# Another Beebee update so excited!



## Lillahine (Nov 25, 2014)

Lol bet your getting sick of me lol with my girls progress every week. Anyways I was really excited about today because for the first time she was wanting to step up and was so eager to do so. Also when she sat on my husbands hand on one foot and tried napping I take that as a comfort sign? Also she isn't doing feeding noises and chirping more. The breeder says 3 more weeks maybe because this clutch is having a hard time eating. We did give her some millet and she attacked is so that's a good sign. I do have one question though I was petting her and she seemed a little ornery and tried biting me how do I address this now. The breeder says to blow in her face but I don't think is something I feel comfortable with as she is still a baby. I want to make sure this won't be a problem in the future though. Ok pic time.



here is a link to her big brother and sister Rickey and Lucy Lucy is the lutino one and Rickey is the blue one. https://www.flickr.com/photos/lillahine/15967579681/in/photostream/lightbox/


----------



## Phoenix2010 (Sep 15, 2014)

That's great! She sounds like she is very comfortable around you, such an exciting time. Maybe she was getting tired and had enough petting?


----------



## Lillahine (Nov 25, 2014)

Lillahine said:


> Lol bet your getting sick of me lol with my girls progress every week. Anyways I was really excited about today because for the first time she was wanting to step up and was so eager to do so. Also when she sat on my husbands hand on one foot and tried napping I take that as a comfort sign? Also she isn't doing feeding noises and chirping more. The breeder says 3 more weeks maybe because this clutch is having a hard time eating. We did give her some millet and she attacked is so that's a good sign. I do have one question though I was petting her and she seemed a little ornery and tried biting me how do I address this now. The breeder says to blow in her face but I don't think is something I feel comfortable with as she is still a baby. I want to make sure this won't be a problem in the future though. Ok pic time.

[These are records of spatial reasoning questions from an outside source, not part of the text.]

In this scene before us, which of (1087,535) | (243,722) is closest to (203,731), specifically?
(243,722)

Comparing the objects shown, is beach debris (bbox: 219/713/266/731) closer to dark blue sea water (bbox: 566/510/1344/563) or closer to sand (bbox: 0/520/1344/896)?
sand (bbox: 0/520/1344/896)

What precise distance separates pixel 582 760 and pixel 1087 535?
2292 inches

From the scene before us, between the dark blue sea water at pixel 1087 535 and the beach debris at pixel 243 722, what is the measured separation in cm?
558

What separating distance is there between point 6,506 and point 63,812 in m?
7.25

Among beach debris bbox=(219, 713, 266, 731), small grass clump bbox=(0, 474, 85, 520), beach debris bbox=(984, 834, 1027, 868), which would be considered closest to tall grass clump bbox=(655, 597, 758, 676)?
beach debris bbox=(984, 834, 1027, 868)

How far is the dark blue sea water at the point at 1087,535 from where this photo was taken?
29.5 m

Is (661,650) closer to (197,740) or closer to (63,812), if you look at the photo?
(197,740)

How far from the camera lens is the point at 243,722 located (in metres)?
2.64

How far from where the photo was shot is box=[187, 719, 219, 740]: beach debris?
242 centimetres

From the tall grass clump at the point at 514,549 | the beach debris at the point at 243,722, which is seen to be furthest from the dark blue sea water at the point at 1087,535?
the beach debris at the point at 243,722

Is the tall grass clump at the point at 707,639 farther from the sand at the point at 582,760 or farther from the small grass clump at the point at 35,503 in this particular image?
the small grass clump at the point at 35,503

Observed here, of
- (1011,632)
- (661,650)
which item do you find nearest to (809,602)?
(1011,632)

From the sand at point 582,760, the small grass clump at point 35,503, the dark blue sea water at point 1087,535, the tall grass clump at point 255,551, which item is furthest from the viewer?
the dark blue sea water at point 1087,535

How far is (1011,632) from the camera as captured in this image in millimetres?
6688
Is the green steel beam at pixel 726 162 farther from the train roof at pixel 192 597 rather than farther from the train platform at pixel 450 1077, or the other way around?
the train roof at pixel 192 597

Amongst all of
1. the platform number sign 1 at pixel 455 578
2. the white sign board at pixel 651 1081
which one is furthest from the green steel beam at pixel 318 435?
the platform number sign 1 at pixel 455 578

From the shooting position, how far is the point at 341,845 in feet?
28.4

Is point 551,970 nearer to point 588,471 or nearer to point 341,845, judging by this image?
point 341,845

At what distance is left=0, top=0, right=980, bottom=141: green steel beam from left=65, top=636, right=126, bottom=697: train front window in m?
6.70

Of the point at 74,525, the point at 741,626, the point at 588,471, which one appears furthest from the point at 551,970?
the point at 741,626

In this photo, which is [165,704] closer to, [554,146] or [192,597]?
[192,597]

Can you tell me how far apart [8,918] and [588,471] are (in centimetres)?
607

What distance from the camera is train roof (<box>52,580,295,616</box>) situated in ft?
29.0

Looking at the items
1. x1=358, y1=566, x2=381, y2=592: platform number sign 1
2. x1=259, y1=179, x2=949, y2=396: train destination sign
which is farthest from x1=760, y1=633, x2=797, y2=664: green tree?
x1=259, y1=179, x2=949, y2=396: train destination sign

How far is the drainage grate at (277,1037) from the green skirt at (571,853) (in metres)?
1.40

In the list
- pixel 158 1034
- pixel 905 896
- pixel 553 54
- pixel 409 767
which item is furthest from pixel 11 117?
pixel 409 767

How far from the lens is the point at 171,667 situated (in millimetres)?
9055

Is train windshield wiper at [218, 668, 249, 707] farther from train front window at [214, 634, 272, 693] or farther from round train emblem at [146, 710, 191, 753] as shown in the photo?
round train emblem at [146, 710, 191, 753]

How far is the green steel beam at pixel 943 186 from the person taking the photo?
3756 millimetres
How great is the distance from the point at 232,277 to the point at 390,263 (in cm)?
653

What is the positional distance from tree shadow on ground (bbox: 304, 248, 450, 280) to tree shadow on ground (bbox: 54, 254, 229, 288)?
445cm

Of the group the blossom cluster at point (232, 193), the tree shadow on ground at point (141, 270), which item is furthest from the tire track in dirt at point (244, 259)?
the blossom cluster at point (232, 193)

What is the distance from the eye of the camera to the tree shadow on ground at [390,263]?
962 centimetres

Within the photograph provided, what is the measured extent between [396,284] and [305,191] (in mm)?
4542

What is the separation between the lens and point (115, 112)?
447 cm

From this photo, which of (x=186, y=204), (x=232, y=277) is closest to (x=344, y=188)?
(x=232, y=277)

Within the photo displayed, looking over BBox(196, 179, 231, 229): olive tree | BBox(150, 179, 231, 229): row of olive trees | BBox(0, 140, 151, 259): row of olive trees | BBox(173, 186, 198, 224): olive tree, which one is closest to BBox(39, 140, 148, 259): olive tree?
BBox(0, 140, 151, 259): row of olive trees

Ugg don't know why the pics won't load tonight going to try tomorrow. Just a warning though cuteness overload.


----------



## Lillahine (Nov 25, 2014)

Phoenix2010 said:


> That's great! She sounds like she is very comfortable around you, such an exciting time. Maybe she was getting tired and had enough petting?


I sure hope that's all it was. She does seem comfortable with us, she had such a great time exploring our shoulders and hair. This experience of buying " an egg" is so amazing every week we see the bird she is becoming. I wouldn't trade this experience for the world.


----------



## han93 (Aug 1, 2014)

Yay, it sounds like she's getting comfortable with you guys! As for the biting, is soft peaking or more aggressive biting? If its soft it could be that she's had enough petting/wants to be pet somewhere else/wants to be pet harder or softer. If its like this it's just her way of communicating with you  

If it's more aggressive she still might be a little afraid of you, and you can combat this behaviour by placing a finger on her closed beak after she's bitten you and say "gentle beak". I've found this method has worked with my tiels


----------



## Lillahine (Nov 25, 2014)

han93 said:


> Yay, it sounds like she's getting comfortable with you guys! As for the biting, is soft peaking or more aggressive biting? If its soft it could be that she's had enough petting/wants to be pet somewhere else/wants to be pet harder or softer. If its like this it's just her way of communicating with you
> 
> If it's more aggressive she still might be a little afraid of you, and you can combat this behaviour by placing a finger on her closed beak after she's bitten you and say "gentle beak". I've found this method has worked with my tiels


Looking back I feel she was just a little annoyed and didn't want to be petted. We are a pushy bunch though lol and have budgies,that hate being petted than are like "ok pet me" after a few bites. So may be just being push from the start. But like I said from my first post I want a needy bird and maybe just being too aggressive in love lol.


----------



## Dolly (Feb 1, 2015)

Awww, you must be so excited as the coming home day gets nearer. Get that pic up on here NOW!


----------



## Lillahine (Nov 25, 2014)

I'll add more when I get on my computer.


----------



## Lillahine (Nov 25, 2014)

Just a few more


----------



## Phoenix2010 (Sep 15, 2014)

Such a pretty baby!


----------



## Dolly (Feb 1, 2015)

So yummy gorgeous! You lucky girl


----------



## Lillahine (Nov 25, 2014)

Dolly said:


> So yummy gorgeous! You lucky girl


Thanks, I can't wait till she gets to come home. Crossing my fingers for 3 weeks.


----------